“If I could only do anything to help you!”

Winfield caught at the proffer. “You can! Let Sheila go home with me.”

Reben gasped. “My boy, my boy! It’s impossible! The matinée begins in half an hour. She should be making up now.”

“Let somebody else play her part.”

“There is no understudy ready. We never select the understudy for the try-out performances. Sheila, you must understand.”

“I do, of course; but poor Bret—he can’t seem to.”

“Oh, all right, I understand,” Winfield sighed with a resignation that terrified Sheila. “What train can I get? Do you know?”

Reben knew the trains. He would get the company-manager to secure the tickets. Bret must go by way of Detroit. He could not leave till after five. He would reach Buffalo early Sunday morning and be home in the late afternoon.

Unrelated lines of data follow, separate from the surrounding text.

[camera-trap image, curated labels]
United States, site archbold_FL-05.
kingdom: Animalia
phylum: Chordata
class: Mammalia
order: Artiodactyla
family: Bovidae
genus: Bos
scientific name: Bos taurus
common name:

The big fellow’s frame shook with anxiety. So much could happen in twenty-four hours. It would seem a year to his poor mother. He hurried away to send her a telegram. Sheila paused at the stage door, staring after his forlorn figure; then she darted in to her task.

Bret came back shortly and dropped into a chair in Sheila’s dressing-room. His eyes, dulled with grief, watched her as she plastered on her face the various layers of color, spreading the carmine on cheek and ear with savage brilliance, penciling her eyelashes till thick beads of black hung from them, painting her eyelids blue above and below, and smearing her lips with scarlet.